### PROMPT
The answer must consist of every line in the records that contains the word "this".

[Stored entries]
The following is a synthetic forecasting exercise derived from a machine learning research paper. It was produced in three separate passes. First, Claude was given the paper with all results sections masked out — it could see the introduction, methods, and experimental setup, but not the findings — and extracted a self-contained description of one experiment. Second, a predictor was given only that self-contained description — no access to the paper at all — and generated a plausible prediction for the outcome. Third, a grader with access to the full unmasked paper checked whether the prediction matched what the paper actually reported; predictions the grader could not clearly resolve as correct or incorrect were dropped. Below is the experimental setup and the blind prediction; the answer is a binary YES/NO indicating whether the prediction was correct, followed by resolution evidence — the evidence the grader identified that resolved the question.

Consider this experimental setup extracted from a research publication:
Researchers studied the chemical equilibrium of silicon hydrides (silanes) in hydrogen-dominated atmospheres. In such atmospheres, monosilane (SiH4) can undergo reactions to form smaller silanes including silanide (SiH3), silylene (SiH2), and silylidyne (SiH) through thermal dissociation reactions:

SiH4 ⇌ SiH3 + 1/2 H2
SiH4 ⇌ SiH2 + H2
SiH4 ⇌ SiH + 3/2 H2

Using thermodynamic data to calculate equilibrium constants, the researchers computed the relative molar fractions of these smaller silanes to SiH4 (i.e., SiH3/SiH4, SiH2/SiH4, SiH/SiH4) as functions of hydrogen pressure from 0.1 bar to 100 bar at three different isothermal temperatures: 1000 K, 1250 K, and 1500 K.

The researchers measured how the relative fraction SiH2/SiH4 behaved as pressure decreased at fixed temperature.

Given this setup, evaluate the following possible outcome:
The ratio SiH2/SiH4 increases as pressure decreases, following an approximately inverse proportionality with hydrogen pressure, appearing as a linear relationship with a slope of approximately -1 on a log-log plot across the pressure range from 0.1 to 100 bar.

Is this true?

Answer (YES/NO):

### RESPONSE BOX
Consider this experimental setup extracted from a research publication:
Given this setup, evaluate the following possible outcome:
Is this true?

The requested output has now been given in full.